能天気と仏頂面
※CLAYMOREのイレーネ
「テレサ討伐?」
組織のナンバー16のナマエが話しているのはナンバー2であるイレーネだ。覚醒者が居る山に向かいながらの道中のことだ。久方ぶりに任務で一緒になったかと思えば、顔を合わせて早々に物騒な話題。静かな森の中、獣道を行く。
「あの微笑のテレサが一体何したの?」
「人を殺した。盗賊一味を皆殺しだ」
えぇー、とナマエは驚きの声を上げる。木に止まっていた鳥が声に驚いて数羽、飛び立った。イレーネは瞠目しているナマエを置いて黙々と先に進む。テレサは人を殺しただけでなく組織からの離叛も犯したのだとイレーネは感情の籠らない声で言った。
「だからナンバー2からナンバー5までが招集されるのね。この仕事が終わったらすぐに向かうんでしょう?大変だね」
「そういう事だ。分かっているならさっさと歩け」
イレーネに追いつこうと駆け足で地面を蹴る。
「4人が束になればさすがのナンバー1も太刀打ちできないでしょ」
「……」
黙るイレーネを盗み見したナマエはあまりこの件には突っ込まない方が賢明かなと判断した。悪い意味ではなくテレサと確執があったイレーネだ。何か思うところがあるはずだ。
「まぁ私には関係無い話よね」
「精々、覚醒者に殺されない様にするんだなナンバー16」
「あはは。酷いなぁ、容赦ないね!」
私がトロいからってそりゃ無いっしょ!とナマエは笑い飛ばす。イレーネは横目でナマエを見た。イレーネとナマエとは同期で多くの仲間が命を落とす中、傍らに立ちともに戦って来た。気がつけば自分の回りに居るのが当たり前のようになっていた。思い返せば長い付き合いになる。
「お前は昔から変わらないな」
「そう?どこら辺が?」
組織に入って顔見知りになって、印を受けて妖魔を倒すようになっても。イレーネは口にせず心の中で独白する。
「その底抜けに能天気な性格、と言っておこうか」
「さっきのより酷いなあ!」
別に能天気って性格を自覚してない訳じゃないけど!と喚く。他の仲間達とは雰囲気が違う。ナマエはらしくない雰囲気を持っているとイレーネは感じていた。
「その楽観的というか、物を適当に見る性格どうにかならんのか」
「適当って…何か今日はやけに突っかかってくるねぇ…」
腕を組んで、悩む仕種をしながらイレーネの隣を歩く。そういう仕種がらしくない、と感じていたのだろう。ナマエのその生き生きとした挙動を見て、イレーネは少し眉を顰める。
「まるで普通の人間のような動きをするな」
「私たちだって元は人間だよ、普通のね」
明るい表情とは打って変わって儚げな、憂いを帯びた面持ちをイレーネに向けたナマエはまるで別人のようだった。
「元は普通の人間だよ、イレーネ。私も貴方も」
「……ナマエ」
これがコイツの本音か?とイレーネは面食らった。自分の知っているナマエは、能天気で底抜けに明るくて所々適当でこんな思い詰めたような表情を見えたりしない。

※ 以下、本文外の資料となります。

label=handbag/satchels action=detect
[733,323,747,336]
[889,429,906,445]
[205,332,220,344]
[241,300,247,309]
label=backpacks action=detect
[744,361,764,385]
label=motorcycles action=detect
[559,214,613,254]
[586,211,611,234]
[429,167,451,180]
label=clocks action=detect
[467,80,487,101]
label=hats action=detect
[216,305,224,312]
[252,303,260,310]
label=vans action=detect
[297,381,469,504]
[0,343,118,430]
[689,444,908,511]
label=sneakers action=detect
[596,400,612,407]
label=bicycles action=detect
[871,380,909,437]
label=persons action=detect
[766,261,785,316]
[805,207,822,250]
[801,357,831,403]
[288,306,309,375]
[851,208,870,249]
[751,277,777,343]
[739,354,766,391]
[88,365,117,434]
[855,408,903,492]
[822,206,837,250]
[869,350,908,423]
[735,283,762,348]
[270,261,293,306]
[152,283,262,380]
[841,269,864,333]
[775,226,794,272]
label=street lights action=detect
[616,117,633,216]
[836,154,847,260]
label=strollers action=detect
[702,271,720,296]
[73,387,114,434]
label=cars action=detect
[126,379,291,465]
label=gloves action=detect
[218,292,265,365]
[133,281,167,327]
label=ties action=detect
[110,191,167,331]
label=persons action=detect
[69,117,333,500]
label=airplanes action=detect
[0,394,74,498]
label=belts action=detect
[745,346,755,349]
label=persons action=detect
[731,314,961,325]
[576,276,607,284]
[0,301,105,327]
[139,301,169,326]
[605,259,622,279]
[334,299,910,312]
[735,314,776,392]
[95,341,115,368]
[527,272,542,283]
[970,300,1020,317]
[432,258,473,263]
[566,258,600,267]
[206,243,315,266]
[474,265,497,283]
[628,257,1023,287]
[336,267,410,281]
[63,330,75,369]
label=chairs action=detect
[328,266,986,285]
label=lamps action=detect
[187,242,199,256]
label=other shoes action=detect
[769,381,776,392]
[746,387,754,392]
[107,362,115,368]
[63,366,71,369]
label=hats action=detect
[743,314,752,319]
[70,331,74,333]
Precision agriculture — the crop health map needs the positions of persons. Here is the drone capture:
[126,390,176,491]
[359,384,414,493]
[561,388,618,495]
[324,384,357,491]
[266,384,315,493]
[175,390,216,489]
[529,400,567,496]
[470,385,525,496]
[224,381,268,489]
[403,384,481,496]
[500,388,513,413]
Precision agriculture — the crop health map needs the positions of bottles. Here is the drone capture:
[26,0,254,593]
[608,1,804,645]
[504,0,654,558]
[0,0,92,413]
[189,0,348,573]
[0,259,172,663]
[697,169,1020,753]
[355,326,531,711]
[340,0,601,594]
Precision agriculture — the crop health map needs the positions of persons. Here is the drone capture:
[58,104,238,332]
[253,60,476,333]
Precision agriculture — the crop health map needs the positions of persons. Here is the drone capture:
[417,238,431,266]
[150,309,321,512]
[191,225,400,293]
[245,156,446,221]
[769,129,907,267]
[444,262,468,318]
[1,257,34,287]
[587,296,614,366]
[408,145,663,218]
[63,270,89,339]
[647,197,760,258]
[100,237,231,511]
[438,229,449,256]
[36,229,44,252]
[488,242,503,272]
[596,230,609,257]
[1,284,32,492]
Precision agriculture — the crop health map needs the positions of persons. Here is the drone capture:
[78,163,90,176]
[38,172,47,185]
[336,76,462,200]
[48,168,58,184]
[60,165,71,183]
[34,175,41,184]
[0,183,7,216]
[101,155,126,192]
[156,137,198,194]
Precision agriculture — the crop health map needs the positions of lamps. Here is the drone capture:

「こんな環境にいるんだもん。楽しい事考えてないと、気が滅入っちゃうよ」
ナマエは颯爽と前を歩く。イレーネは何か楽しい事とか有る?とナマエは振り向きながら言った。
「…そうだな」
仏頂面のイレーネが少し笑みを浮かべて言った。
「お前の能天気な振る舞いを見てるのが楽しいかな」
空に飛んだ鳥が鳴いた。予想外の返答に驚きつつも可笑しさに破顔すると、イレーネの雰囲気も僅かに和らぐ。
「らしくないねぇ、イレーネ」
「それを言うならお前もだ、ナマエ」
2008年に書いたものを加筆しました。